The Applied Physics Laboratory (APL) brings the capacity to engineer and implement the inHealth methods and tools. Comprised of 3,000 scientific and engineering staff, APL offers enormous expertise in designing and building complex information systems and powerful analytic tools. With an annual budget of $1 billion, APL is a global leader in applying information science and systems engineering to national security and defense, space science, and bioscience. APL is already working with the U.S. Department of Defense to ensure that its medical manpower is deployed efficiently and to discover the utility of genomic data to individualize uniformed service members’ health care.
How will inHealth benefit the patient?
inHealth will enable both patient and doctor to better understand the patient’s health state and its trajectory to make better-informed health decisions. Approximately 25% of Medicare expenditure goes toward “preference-sensitive” care, whereby patients are confronted with different treatment options with different outcomes.[6] For example, in prostate cancer treatment, watchful waiting and surgery are options that depend critically on patient preferences. Where information is presented clearly and effectively to patients and their physicians, they are empowered to make better decisions that improve health outcomes at reduced costs.

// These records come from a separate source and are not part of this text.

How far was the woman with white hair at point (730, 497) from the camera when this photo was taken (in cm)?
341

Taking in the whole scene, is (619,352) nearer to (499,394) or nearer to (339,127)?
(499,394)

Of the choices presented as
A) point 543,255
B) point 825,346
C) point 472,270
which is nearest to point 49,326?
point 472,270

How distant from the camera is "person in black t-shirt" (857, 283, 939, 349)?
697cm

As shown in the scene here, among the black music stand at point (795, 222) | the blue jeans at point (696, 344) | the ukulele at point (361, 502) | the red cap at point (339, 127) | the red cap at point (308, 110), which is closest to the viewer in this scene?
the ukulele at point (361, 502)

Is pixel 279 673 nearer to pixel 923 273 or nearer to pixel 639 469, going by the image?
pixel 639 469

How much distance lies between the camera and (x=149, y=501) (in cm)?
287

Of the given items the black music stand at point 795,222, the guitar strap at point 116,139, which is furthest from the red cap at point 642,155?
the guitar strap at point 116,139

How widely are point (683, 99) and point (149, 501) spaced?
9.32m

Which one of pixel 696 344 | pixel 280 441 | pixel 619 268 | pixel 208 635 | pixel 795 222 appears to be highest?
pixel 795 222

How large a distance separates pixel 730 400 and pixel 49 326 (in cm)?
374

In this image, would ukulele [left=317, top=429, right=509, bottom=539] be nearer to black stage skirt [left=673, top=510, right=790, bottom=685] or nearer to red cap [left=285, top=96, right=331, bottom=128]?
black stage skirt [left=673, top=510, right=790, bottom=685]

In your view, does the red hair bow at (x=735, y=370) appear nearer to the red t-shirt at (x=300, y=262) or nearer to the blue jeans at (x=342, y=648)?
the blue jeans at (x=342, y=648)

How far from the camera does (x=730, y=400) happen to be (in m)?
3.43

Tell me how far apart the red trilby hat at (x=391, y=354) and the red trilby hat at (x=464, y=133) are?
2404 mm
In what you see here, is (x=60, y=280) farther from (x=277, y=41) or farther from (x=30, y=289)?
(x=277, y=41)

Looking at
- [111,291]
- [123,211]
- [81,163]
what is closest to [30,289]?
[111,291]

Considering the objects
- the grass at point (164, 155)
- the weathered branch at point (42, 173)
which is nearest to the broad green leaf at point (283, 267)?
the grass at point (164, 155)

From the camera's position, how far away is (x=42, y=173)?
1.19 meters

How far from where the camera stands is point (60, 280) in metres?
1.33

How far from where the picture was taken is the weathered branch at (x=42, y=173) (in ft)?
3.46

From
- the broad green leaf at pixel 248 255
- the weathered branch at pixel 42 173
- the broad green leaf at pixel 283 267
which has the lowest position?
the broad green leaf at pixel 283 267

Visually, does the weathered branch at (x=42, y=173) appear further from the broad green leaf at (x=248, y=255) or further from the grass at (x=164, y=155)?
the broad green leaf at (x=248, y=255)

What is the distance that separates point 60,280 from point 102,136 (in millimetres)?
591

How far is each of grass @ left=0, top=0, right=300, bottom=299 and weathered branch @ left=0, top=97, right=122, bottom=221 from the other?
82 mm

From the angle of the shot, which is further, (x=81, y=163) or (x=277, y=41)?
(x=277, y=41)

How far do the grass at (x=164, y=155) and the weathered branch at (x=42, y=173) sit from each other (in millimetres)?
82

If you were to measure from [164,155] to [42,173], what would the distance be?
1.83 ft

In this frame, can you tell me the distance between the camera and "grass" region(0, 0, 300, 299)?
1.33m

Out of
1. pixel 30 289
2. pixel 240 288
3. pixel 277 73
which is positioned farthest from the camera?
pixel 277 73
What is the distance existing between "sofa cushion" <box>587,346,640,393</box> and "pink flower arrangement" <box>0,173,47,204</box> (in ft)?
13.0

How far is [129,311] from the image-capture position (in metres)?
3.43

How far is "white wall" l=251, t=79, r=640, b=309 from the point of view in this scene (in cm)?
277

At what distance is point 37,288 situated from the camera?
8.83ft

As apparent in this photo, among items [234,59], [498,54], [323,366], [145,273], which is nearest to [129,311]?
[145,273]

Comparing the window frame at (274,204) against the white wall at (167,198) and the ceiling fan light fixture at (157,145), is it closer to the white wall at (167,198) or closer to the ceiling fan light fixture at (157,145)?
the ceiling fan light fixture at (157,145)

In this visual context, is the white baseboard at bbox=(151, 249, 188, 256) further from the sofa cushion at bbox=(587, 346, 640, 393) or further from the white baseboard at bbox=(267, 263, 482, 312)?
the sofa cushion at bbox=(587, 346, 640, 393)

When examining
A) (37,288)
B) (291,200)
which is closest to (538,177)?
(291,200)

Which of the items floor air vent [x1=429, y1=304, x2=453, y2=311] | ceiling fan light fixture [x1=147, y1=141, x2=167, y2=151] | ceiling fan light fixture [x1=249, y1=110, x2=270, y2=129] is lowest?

In the near future, it will become routine for a doctor to order targeted genomic and epigenomic profiles in those situations where the new information has value. When analyzed carefully, these profiles can improve prevention, diagnosis and treatment decisions. Of course, the patient’s complete health record—showing the genetic and epigenetic profile, medical history, and much more— will follow the patient wherever he or she may go, precluding the need for new diagnostic tests every time there is a move or change of doctors.
Consider inHealth’s potential in the field of cancer screening and early detection. Clinical trials have suggested that the prostate-specific antigen test (PSA) for prostate cancer can save lives. Yet the imprecision of this tool is well-documented. Its advantages are offset by overuse among people who can derive little benefit, and by over-treatment of non-life-threatening cancers that the test reveals. Biostatisticians estimate that, to save a single life from prostate cancer, more than 1,400 men over age 50 would need to have PSA tests. These tests, in turn, would lead to 47 unnecessary radical prostatectomies, many with severe side effects such as impotence and incontinence.